Early Printing for Te Wiki o te Reo Maori

Today (Wednesday) marks the mid point of Maori Language Week (Te Wiki o te Reo Maori). The theme this year is arohatia te reo (to cherish the language). As such, this week's post highlights six of the taonga (treasure, anything prized) among the early books printed partly or fully in the Maori language found in the Heritage Collections, Dunedin City Library.
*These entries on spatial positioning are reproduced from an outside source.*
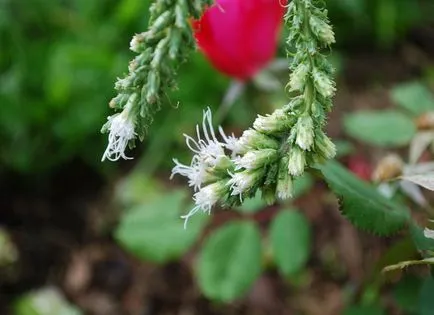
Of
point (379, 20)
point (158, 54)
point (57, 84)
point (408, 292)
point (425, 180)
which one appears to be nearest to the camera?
point (158, 54)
Besides offical government publications, the majority of early printed material in New Zealand was produced by missionary societies, and therefore consisted of language aids and religious texts. I have selected three of each, which are described below. But first, typophiles (and bibliophiles generally) might be interested in the unique way that William Colenso (1811–1899), the missionary printer who printed the first substantial book in New Zealand, arranged his type cases:*


Reproduced from D. F. McKenzie's Oral Culture, Literacy & Print
in Early New Zealand
(Wellington, 1985)


'For as the Maori language', wrote Colenso, 'contained only 13 letters (half the number in the English alphabet), I contrived my cases so, as to have both Roman and Italic characters in the one pair of cases.... Such an arrangement proved to be a very good one while my compositing was confined to the Maori language only; but when I had any English copy to compose it was altogether the reverse!... Fortunately, this occurred but rarely' (quoted in McKenzie, p. 25).


Grammars & Dictionary

Samuel Lee and Thomas Kendall. A Grammar and Vocabulary of the Language of New Zealand. London: Church Missionary Society, 1820.

As a missionary to New Zealand, Thomas Kendall (1778–1832) was in an ideal position to gather information on the Maori language. With the Rev. Samuel Lee (1783–1852), professor of Arabic and later of Hebrew at Cambridge, he compiled the first book that attempted to lay down the fixed principles of the language in 1815. Five years later this was expanded to include a 100-page vocabulary.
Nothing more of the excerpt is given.